Texte fourni:
__________
On voit que des modèles différents éloignent les États-Unis de l’Europe, en particulier de l’Allemagne.

Le cadre dans lequel je me place est celui de la vision de la mondialisation dans les deux pays. Je voudrais insister sur quelques caractéristiques et surtout sur la vision allemande par opposition à la vision américaine qui est peut-être mieux connue.

On ne peut pas imaginer visions plus antagonistes de la monnaie depuis quarante ou cinquante ans que celles de ces deux pays. Du côté américain, on considère que le déficit n’est pas si grave et même qu’il est le moteur de l’économie mondiale. Du point de vue allemand, le déficit et la dette sont choses à fuir absolument. Au passage, on remarquera la manière dont l’Allemagne a réussi à constituer autour de cet euromark qu’est l’euro d’une zone monétaire protectrice pour le pays alors même que le Japon n’a jamais réussi à faire de zone yen parce que la Chine, dans une relation complexe avec les États-Unis, l’en a empêché. J’insiste là-dessus pour mettre en perspective tout ce qui a été dit sur le protectionnisme. L’euro – je ne dis pas que c’était l’intention mais c’est le résultat – a été un formidable outil protectionniste pour l’économie allemande en lui garantissant pendant longtemps un coussin d’exportations vers une zone protégée. Je reviens sur cette ambiguïté allemande que nous avons du mal à comprendre : la coexistence de l’intégration et de la concurrence. En acceptant de rentrer dans la logique de l’euro les partenaires de l’Allemagne ne se sont sans doute pas rendu compte qu’ils acceptaient que l’Allemagne tue la concurrence monétaire, donnant à l’économie allemande un atout tout à fait extraordinaire qui lui permettait de rester compétitive sur le plan industriel, au profit d’une compétition qui s’est déplacée vers les enjeux de compression salariale et d’innovation, là où l’Allemagne a renforcé et affirmé son avance.
__________
Pouvez-vous poursuivre le texte sur les visions allemande et américaine de la monnaie à la suite de sa dernière phrase ?

Support d'étude:
__________
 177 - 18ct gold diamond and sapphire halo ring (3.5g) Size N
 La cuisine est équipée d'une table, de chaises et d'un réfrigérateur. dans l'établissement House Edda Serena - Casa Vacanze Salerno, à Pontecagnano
__________
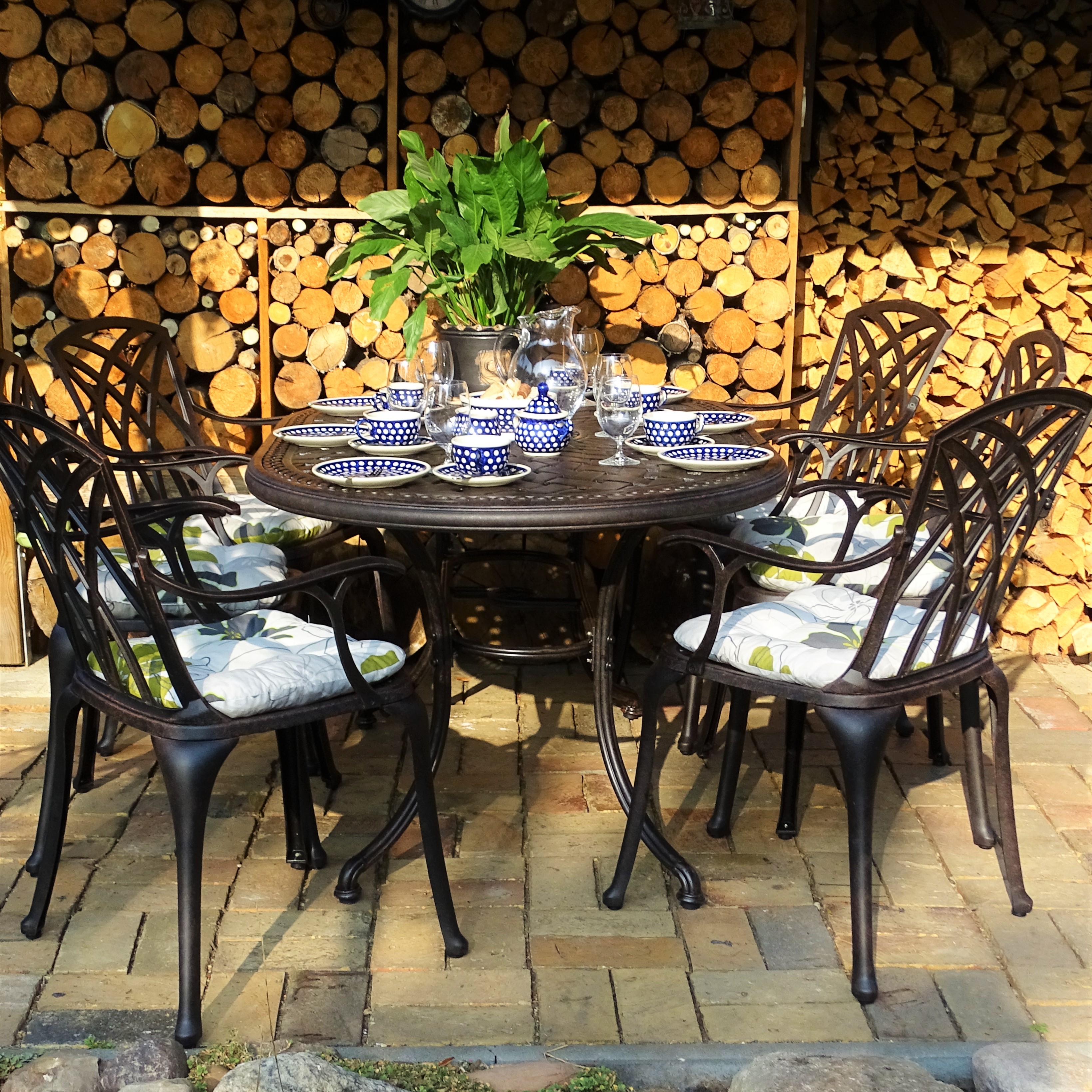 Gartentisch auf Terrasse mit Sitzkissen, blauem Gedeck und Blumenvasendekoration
__________
Réponse:
Deuxième élément, contrairement à ce qu’on dit et nonobstant les déclarations offusquées des uns et des autres, il y a bien eu une financiarisation de l’économie allemande. D’ailleurs, on ne le dit pas, aujourd’hui encore la Deutsche Bank met l’économie mondiale au bord du gouffre (on n’est pas très loin de la logique de Lehman Brothers il y a une dizaine d’années). Mais il est vrai que cette financiarisation a été tardive et qu’elle a été en partie contrôlée. C’est sous Schröder que la rupture se fait, en particulier avec la baisse de l’impôt sur les plus-values lors des cessions d’actifs croisés entre les banques et les entreprises.

La troisième différence est que, quoi qu’on dise sur l’effort de défense et sur la défense européenne, l’Allemagne, estimant que des dépenses militaires trop importantes seraient un frein à sa croissance économique, a choisi une autre voie que celle empruntée par les États-Unis.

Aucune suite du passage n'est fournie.